Mobbing ile Mücadele Derneği Başkanı İlhan İşman, mobbingin onurlu çalışma hakkını ayaklar altına alan, deneyimli, birikimli insan gücünü eriten bir iş yeri kanseri olduğunu belirtti.

İşman, AA muhabirine yaptığı açıklamada, mobbing ile toplumsal anlamda mücadele etmenin önemli olduğunu ifade etti.

Mobbing farkındalığının artırılması, çözüm yollarının bulunması amacıyla 4-10 Şubat tarihlerini 'Mobbing Farkındalığı Haftası' olarak belirlediklerini kaydeden İşman, mobbing kavramının içinin boşalmasının, bununla karşı karşıya kalan kişilerin sorununa çözüm bulunamaması durumunu beraberinde getirdiğini anlattı.

Çocuklar arasında akran zorbalığının ve çalışanlar arası psikolojik tacizin önlenmesi için dernek olarak çalıştıklarının altını çizen İşman 'Mağdurlara bakıldığında, akran zorbalığından kaynaklanan etkileri hala üzerlerinde taşıdıklarını görüyoruz. Kişiler, çocukluk döneminde yaşadıkları travmalardan dolayı mobbing mağduru ya da mobbing zorbası olabiliyor. Bu durumla topyekün mücadele etmemiz gerekiyor.' diye konuştu.

Dernekten mağdurlara psikolojik destek

İşman, derneklerinin 2010'da kuruldukları günden bugüne, mobbing mağdurlarına destek sağladığını, internet sitelerindeki mağdur başvuru formunu dolduranlara yanıt vererek psikolojik, hukuki ve eğitim desteği verdiklerini söyledi.

Alanında uzman kişilerle çalıştıklarını dile getiren İşman, çalışmaların mobbingin önlemesine yönelik müstakil bir yönetmeliğin olmamasından dolayı yetersiz kaldığını vurguladı.

İşman, bakanlıklar, sivil toplum kuruluşları ve sendikalarda mobbing konusunda da seminerler düzenlediklerini belirterek, farkındalığın artırılması ve sağduyunun sağlanmasının önemli olduğunu kaydetti.

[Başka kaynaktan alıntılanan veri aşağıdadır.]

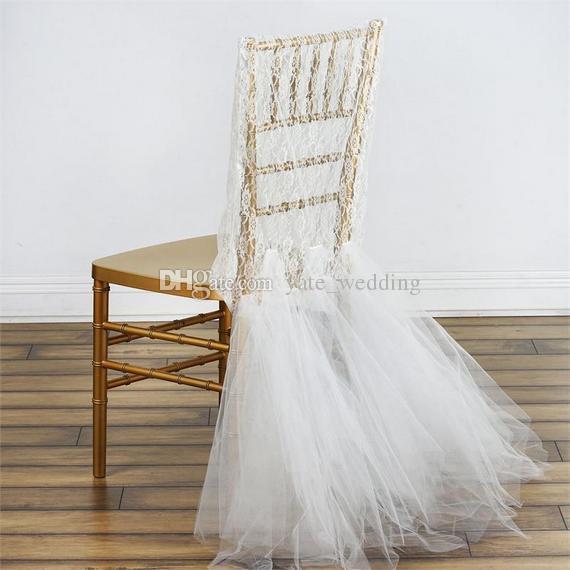 Copertura romantica della sedia di nozze del pizzo con le coperture della sedia di Tulle Ruffles dello sposo e della sposa Copertura su ordinazione della sedia di Chiavari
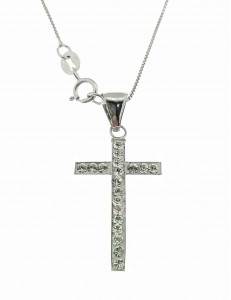 COLLANE ORO BIANCO - Collana Catenina Pendente Croce Donna Oro Bianco 18 Kt Carati Ct 750 1,30 Gr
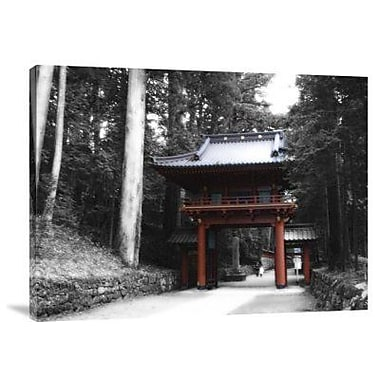 Naxart 'Red Gate' Photographic Print on Canvas; 12'' H x 16'' W x 1.5'' D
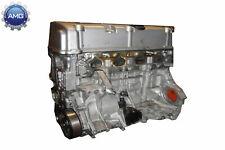 Komplett Motor Engine 2.4 i-VTEC 118kW 160PS HONDA CRV K24A1 2002-2006 USA USDM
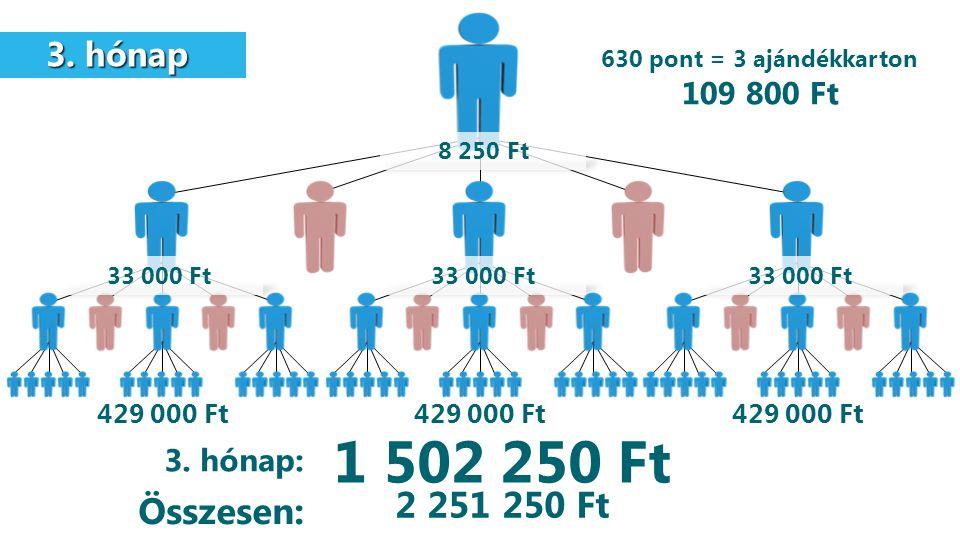1 502 250 Ft 2 251 250 Ft Összesen: 3. hónap 109 800 Ft 3. hónap:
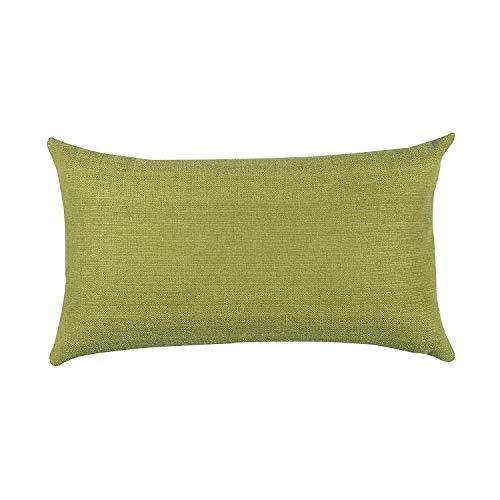 Salosan® Sofakissen, Lounge Rückenkissen, Kopfkissen, Couch- oder Palettenkissen, Dekokissen Strukturpolsterstoff in 7 Unifarben für Trendiges Wohndesign. Größe 40x70 cm (Grün)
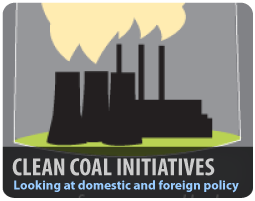 Infographic: Clean Coal Policy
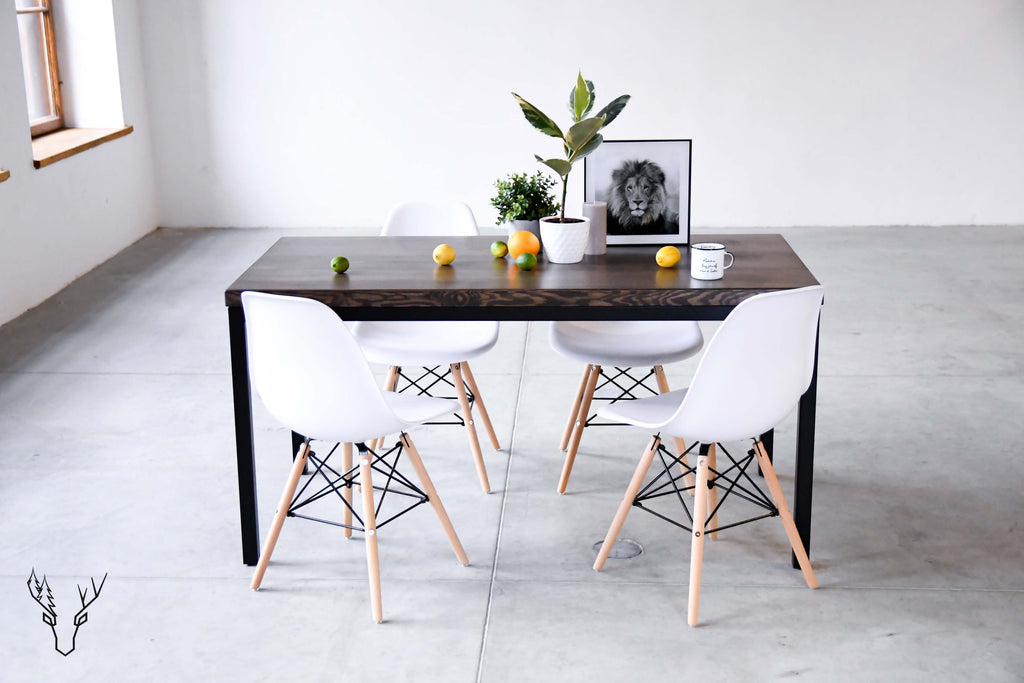 Dining Table № Two - Wild Wood Factory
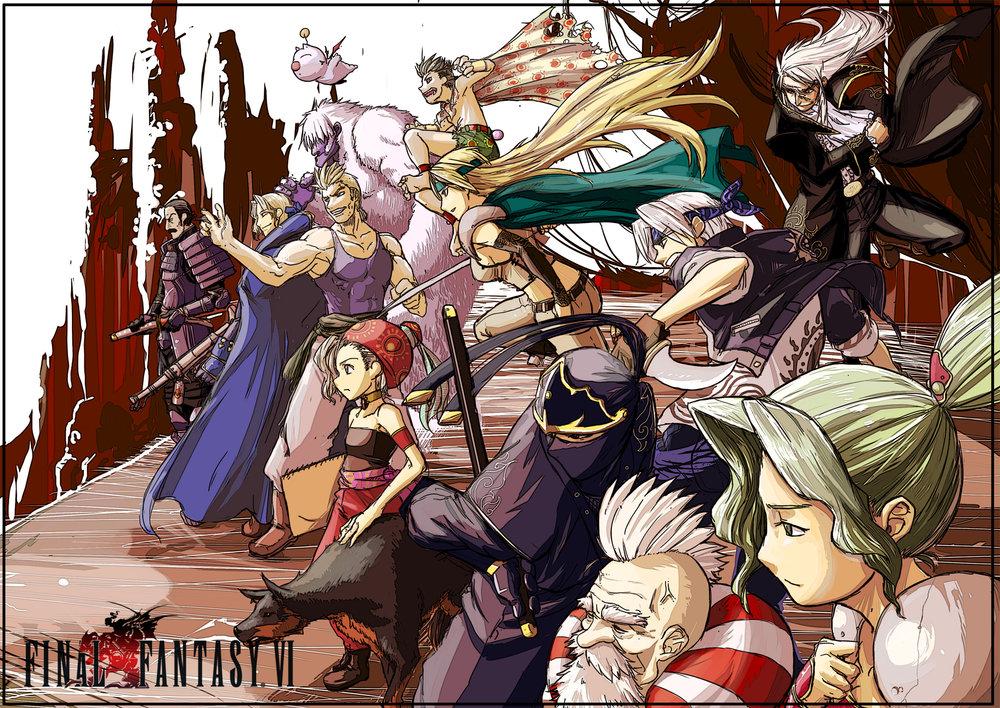 Final.Fantasy.VI_.full_.1359222[1].jpg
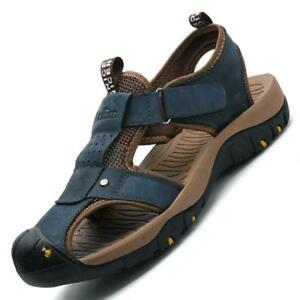 2018 Men/'s Closed Toe Shoes Walking Sandals Sport Beach Trail Vacation Summer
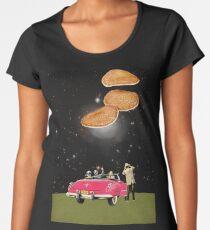 Unidentified flying object Women's Premium T-Shirt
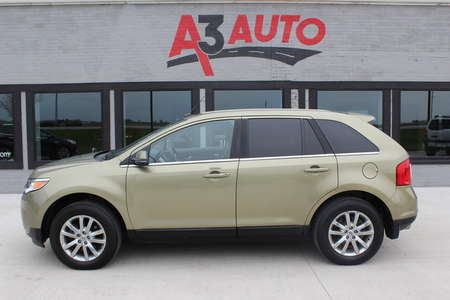 2012 Ford Edge Limited All Wheel Drive for Sale  - 291  - A3 Auto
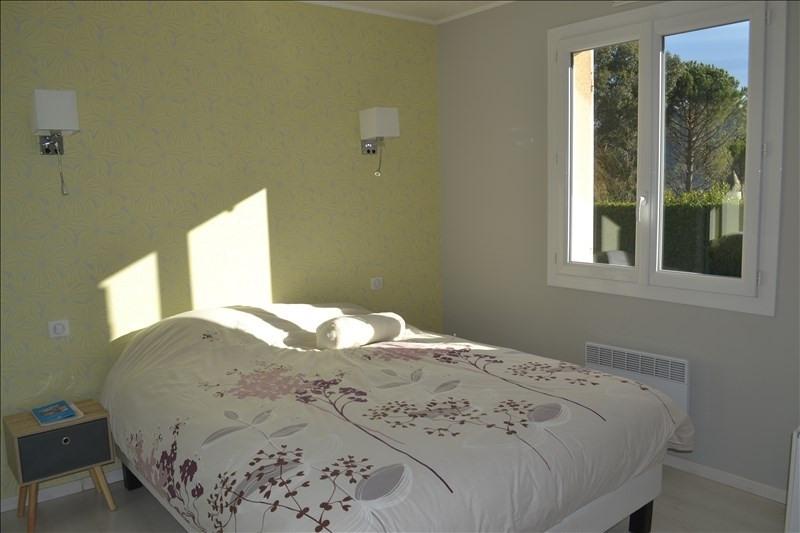 Vente maison / villa Millau 345000€ - Photo 4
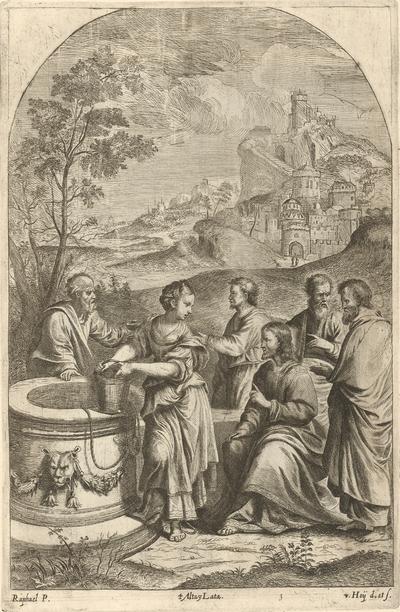 Kristus a Samaritánka pri studni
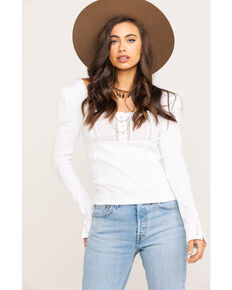Free People Women's Sugar Sugar Top, White, hi-res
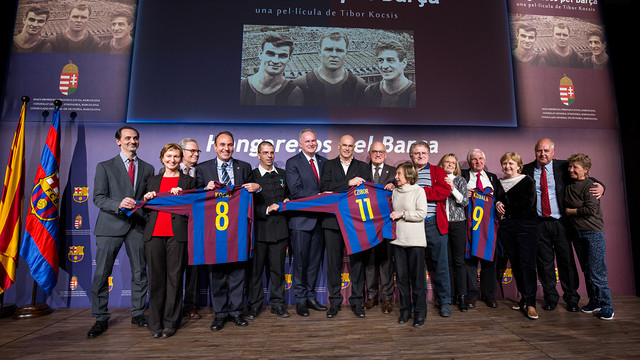 Those in attendance gathered for a group photo / GERMÁN PARGA - FCB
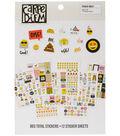 Carpe Diem Emoji Love A5 Stickers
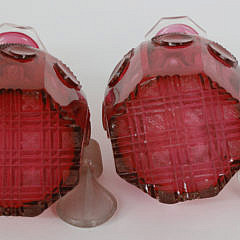 Pair of Cranberry Cut Crystal Glass Decanters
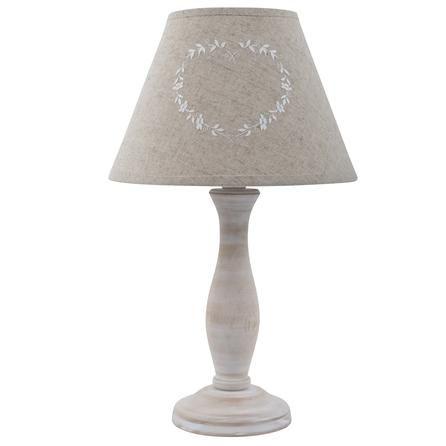 charlbury linen table lamp dunelm mill dream cottages. Black Bedroom Furniture Sets. Home Design Ideas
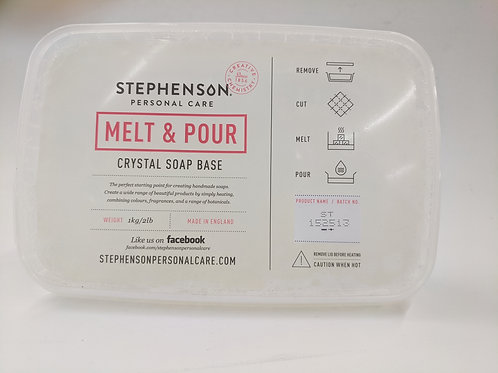 Stephenson Melt and Pour Soap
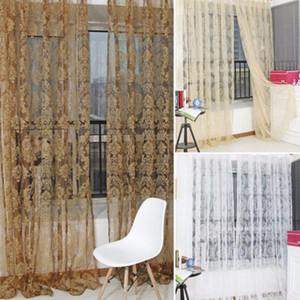 Retro Floral Floral Voile Puerta Ventana Panel de cortina Tulle Tulle Screen Screen Submenaje Sala de estar Cortinas de dormitorio para niños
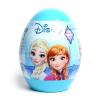 Canenco FROZEN - Jégvarázs meglepetés tojás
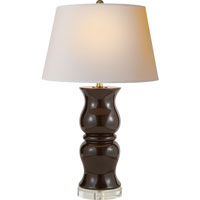 Visual Comfort E.F. Chapman Baluster 1 Light Decorative Table Lamp in Dark Brown Porcelain CHA8640DB-NP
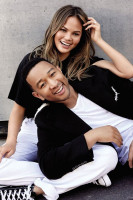 John Legend pic #1085673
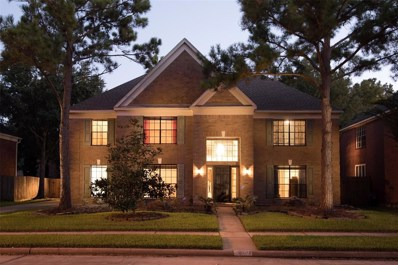18811 Evergreen Falls Drive, Houston, TX 77084 - MLS#: 32494250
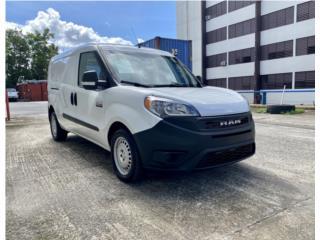 RAM, Promaster 2020, Kia Puerto Rico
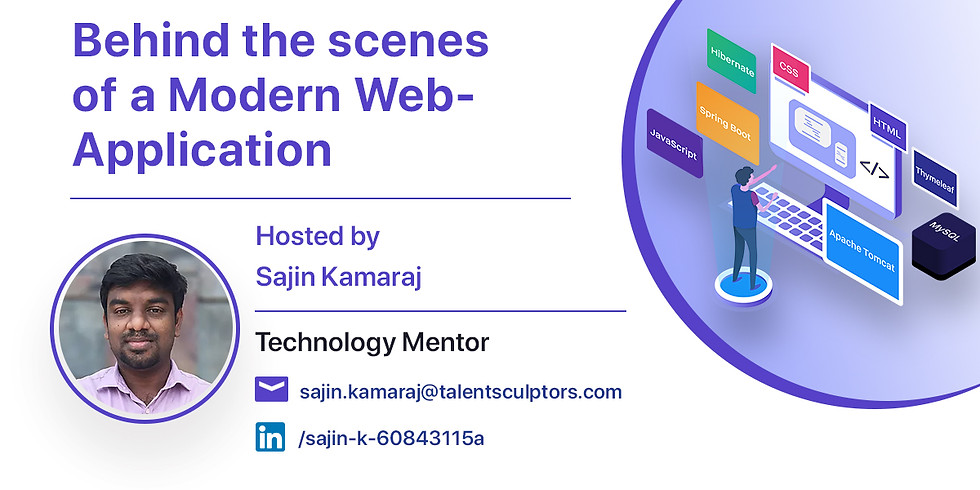 Behind the scenes of a Modern Web-Application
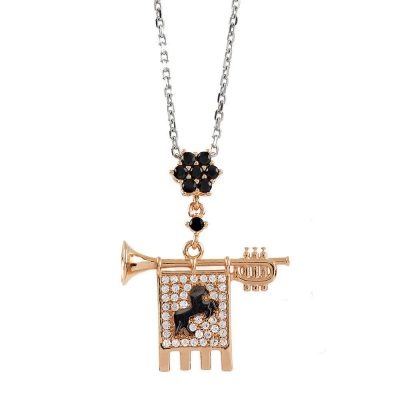 Clarion of the Musicians Necklace Rose Black Stones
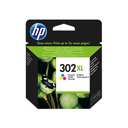 Tinteiro Original HP OfficeJet 3800/ 3830/ 4650 (F6U67A) 302XL cores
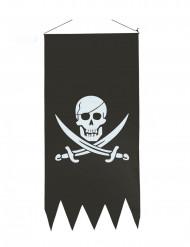 Piratenflagge Jolly Roger mit Fransen schwarz-weiss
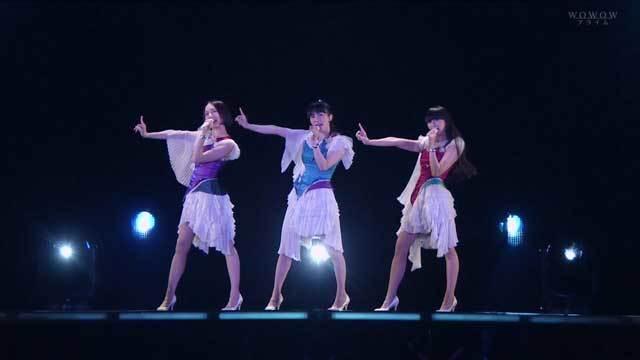 200619_34.jpg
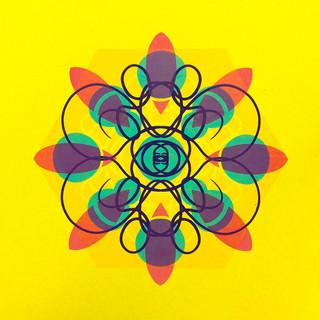 Single Cell Screen Print: Yellow II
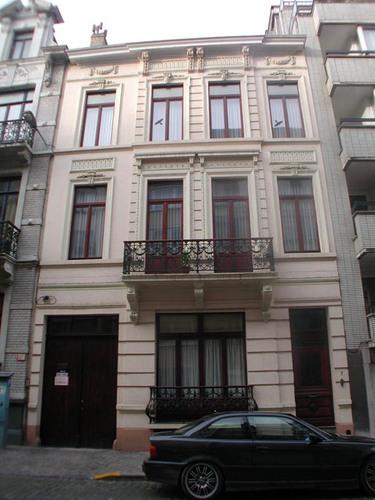 Brusselstraat 7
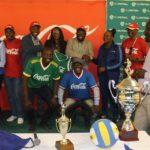 Kapuka sports tournament scheduled for next weekend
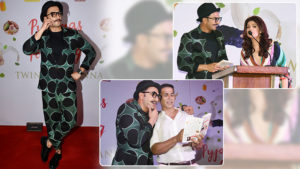akshay kumar ranveer singh twinkle khanna launch pyjamas are forgiving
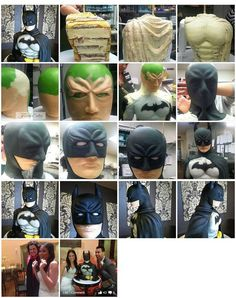Superheroes are awesome and it's dessert do its my favorite 3d Cakes, Fondant Cakes, Cupcake Cakes, Cake Structure, Batman Cakes, Sculpted Cakes, Superhero Cake, Fondant Tutorial, Novelty Cakes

Mobbing, Türkiye'de literatüre 2006'da girdi

Mobbingin dünyada 1984'de, Türkiye'de ise 2006'da çalışma hayatı literatürüne girdiğini aktaran İşman, uluslararası anlaşmalar ve kanunlarda çalışanların bedensel ve ruhsal bütünlüğünün korunmasının zorunlu olduğunun belirtildiğini ifade etti.

İşman, şu bilgileri verdi: 'İşverenlerin uluslararası anlaşmalardan ve ulusal kanunlardan doğan yükümlülükleri var. Türkiye'nin uluslararası anlaşmalardan doğan yükümlülükleri de bulunuyor. Avrupa Birliği Sosyal Şartı, Uluslararası Çalışma Örgütüne attığımız imzalar var. Anayasanın çalışma hakkı ile ilgili maddeleri bulunuyor. Borçlar Kanunu'nun ilgili maddesinde 'İşveren iş yerinde, çalıştırdığı işçinin ruhsal ve bedensel bütünlüğünü sağlamak zorunda.' ifadesi yer aldı. Bu maddeyle hukuk sistemine mobbing tanımı girmiş oldu.'

'Mobbing sistematik davranışlar bütünüdür'

Mobbingin tanımının doğru yapılması gerektiğini vurgulayan İşman, 'Mobbingin tanımını yaparken, iş yerinde gerçekleştiğini bilmemiz gerekiyor. Eşitler arasında olabiliyor. Üstler astlarına mobbing uygulayabiliyor ve bu yüzde 80 oranında daha çok gördüğümüz bir durum.' dedi.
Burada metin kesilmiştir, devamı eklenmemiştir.